Creating blurred or virtual backgrounds in real-time video in React apps

November 5, 2024

Creating blurred or virtual backgrounds in real-time video in React apps

Recently, we built NeetoRecord, a loom alternative. The desktop application was built using Electron. In a series of blogs, we capture how we built the desktop application and the challenges we ran into. This blog is part 3 of the blog series. You can also read about part 1, part 2, part 4, part 5, part 6, part 7 part 8 and part 9.

Modern tools like Zoom and Google Meet allow us to blur or completely replace our background in real-time video, creating a polished and distraction-free environment regardless of where we are.

This is possible because of advancements in machine learning. In this blog, we'll explore how to achieve real-time background blurring and replacement using TensorFlow's body segmentation capabilities.

Tensorflow body segmentation

TensorFlow body segmentation is a computer vision technique that involves dividing an image into distinct regions corresponding to different parts of a human body. It typically employs deep learning models, such as convolutional neural networks (CNNs), to analyze an image and predict pixel-level labels. These labels indicate whether each pixel belongs to a specific body part, like the head, torso, arms, or legs.

The segmentation process often starts with a pre-trained model, which has been trained on large datasets. The model processes the input image through multiple layers of convolutions and pooling, gradually refining the segmentation map. The final output is a precise mask that outlines each body part, allowing for applications in areas like augmented reality, fitness tracking, and virtual try-ons.

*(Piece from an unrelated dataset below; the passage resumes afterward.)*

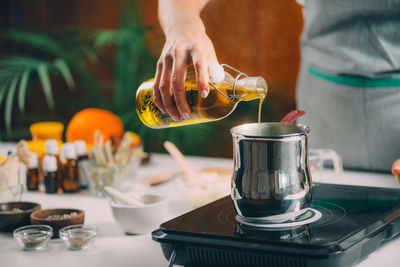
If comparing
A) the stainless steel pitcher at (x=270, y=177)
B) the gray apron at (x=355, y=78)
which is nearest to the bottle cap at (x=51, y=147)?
the stainless steel pitcher at (x=270, y=177)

To learn more about Tensorflow and body segmentation, check out the below resources.

Setting up React app

We'll create a simple React app that streams video from the webcam.

import React, { useRef, useEffect } from "react";

const App = () => {
  const videoRef = useRef(null);

  useEffect(() => {
    const getVideo = async () => {
      try {
        const stream = await navigator.mediaDevices.getUserMedia({
          video: true,
        });
        if (videoRef.current) {
          videoRef.current.srcObject = stream;
        }
      } catch (err) {
        console.error("Error accessing webcam: ", err);
      }
    }

    getVideo();

    return () => {
      if (videoRef.current && videoRef.current.srcObject) {
        videoRef.current.srcObject.getTracks().forEach(track => track.stop());
      }
    };
  }, []);

  return (
    <div>
      <video ref={videoRef} autoPlay width="640" height="480" style={transform: 'scaleX(-1)'}/>
    </div>
  );
}

export default App;

In the code above, we render a <video> element, and once the app is mounted, we obtain the video stream from the user's webcam using navigator.mediaDevices.getUserMedia. This call will prompt the user to grant permission to access their camera. Once the user grants permission, the video stream is captured and rendered in the <video> element.

Installing packages

Next, let's add the necessary TensorFlow packages.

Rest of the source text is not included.